ページ本文>
--

松家仁之『泡』(集英社)を読んだ。デビュー作『火山のふもとで』(新潮社)があまりに好きすぎて(わたしにとって、2010年代ベスト小説、と言い切ってもいいくらい)、その後の小説は、その余韻で読んでいる気持ちがどうしてもぬぐえない。どの小説も、何かをあきらめているような、静かな人たちの物語、と読んでしまう。どの登場人物も、嫌いにはならないけれど、自分の友達になるかな、というとちょっと違う、そんな感じの人が多い印象。
今回読んだ『泡』も、その延長線上。意識的に時代を明示しないで始まるので、現在の物語かと思ったら、もっと昔の物語のようだが、それは読み進めている間に少しずつ分かっていく。
主人公の薫は、高2になってすぐ、高校に通えなくなり、夏休みに、東京から700キロくらい離れた砂里浜という海沿いの町に住む大叔父のもとに預けられる。第2次世界大戦に従軍し、戦後ソビエト軍の捕虜となり、何年もかけてようやく復員しても、実家で白眼視され、家にいにくくなった兼定は、全く縁のなかった砂里浜に移り住み、老後、その地でジャズ喫茶を開業する。兼定と、流れ着くようにそのジャズ喫茶「オーブフ」で働くようになった岡田、そして薫の3人を中心として物語は過去と現在を行ったり来たりしながらゆっくり進む。
タイトル「泡」が意味するものは、多感な高校生には辛すぎるある現象に基づいたものであり、殊更に人間関係に苦しみがあった訳でもない薫の苦悩を表現している。その薫を受け入れ、何も問わず、普段の生活の中に取り込んでいる兼定と岡田、それぞれの言動は、直截に薫の癒しとはなっていないが、少しずつ薫の生きる力を強めていっている。

--

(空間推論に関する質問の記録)
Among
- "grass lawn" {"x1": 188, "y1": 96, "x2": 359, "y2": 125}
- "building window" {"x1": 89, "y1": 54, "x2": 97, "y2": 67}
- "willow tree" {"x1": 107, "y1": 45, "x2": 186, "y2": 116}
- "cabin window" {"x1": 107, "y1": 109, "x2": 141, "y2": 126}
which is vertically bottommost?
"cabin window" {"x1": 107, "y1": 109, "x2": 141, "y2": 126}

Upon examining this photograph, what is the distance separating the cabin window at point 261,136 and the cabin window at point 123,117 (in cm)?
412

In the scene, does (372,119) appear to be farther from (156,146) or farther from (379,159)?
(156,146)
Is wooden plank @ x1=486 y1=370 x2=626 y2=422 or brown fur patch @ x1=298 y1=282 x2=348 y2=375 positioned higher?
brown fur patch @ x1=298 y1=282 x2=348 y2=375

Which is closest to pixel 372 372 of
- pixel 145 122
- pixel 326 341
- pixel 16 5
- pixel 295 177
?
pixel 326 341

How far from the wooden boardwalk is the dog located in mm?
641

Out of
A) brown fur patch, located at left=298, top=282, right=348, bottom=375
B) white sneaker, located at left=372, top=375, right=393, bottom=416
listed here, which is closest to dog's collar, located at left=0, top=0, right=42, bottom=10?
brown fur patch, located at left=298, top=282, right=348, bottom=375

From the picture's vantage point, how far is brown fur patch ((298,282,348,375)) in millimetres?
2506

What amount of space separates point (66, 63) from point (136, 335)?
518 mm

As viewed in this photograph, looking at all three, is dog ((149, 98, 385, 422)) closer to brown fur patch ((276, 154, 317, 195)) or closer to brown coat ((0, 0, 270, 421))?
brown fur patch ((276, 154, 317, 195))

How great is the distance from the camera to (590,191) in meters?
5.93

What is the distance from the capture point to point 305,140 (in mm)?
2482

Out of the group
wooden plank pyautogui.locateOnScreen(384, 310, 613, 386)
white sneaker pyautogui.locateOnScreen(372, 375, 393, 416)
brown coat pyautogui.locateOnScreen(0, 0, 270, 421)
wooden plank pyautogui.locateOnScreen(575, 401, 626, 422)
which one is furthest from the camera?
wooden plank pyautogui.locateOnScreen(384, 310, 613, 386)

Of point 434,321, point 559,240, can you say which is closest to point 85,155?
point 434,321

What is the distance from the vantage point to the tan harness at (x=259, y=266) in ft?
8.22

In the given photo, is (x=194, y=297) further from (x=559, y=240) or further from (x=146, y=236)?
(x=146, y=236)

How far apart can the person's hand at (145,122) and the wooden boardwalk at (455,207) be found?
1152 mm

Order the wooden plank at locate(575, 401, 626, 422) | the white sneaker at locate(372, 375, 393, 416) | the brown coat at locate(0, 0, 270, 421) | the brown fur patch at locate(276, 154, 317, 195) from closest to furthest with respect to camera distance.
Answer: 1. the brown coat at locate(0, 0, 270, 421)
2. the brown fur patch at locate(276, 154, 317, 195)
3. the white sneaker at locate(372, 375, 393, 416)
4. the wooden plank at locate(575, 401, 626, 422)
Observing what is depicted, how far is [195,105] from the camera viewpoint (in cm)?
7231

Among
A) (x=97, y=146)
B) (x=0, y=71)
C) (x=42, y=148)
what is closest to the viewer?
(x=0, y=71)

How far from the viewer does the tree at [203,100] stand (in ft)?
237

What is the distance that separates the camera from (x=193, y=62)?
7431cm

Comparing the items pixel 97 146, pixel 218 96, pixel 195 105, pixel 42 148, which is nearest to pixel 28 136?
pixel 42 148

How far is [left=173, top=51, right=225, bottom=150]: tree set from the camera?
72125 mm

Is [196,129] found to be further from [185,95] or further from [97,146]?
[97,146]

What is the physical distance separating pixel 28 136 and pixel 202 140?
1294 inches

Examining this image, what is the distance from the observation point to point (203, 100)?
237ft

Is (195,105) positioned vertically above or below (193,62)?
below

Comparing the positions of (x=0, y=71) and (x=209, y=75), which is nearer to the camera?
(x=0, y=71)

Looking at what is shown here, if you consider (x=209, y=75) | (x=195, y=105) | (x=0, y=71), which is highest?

--

取り組む課題> ページ本文によると、兼定が砂里浜で開業したジャズ喫茶の名前は何ですか。

以下の出力> オーブフ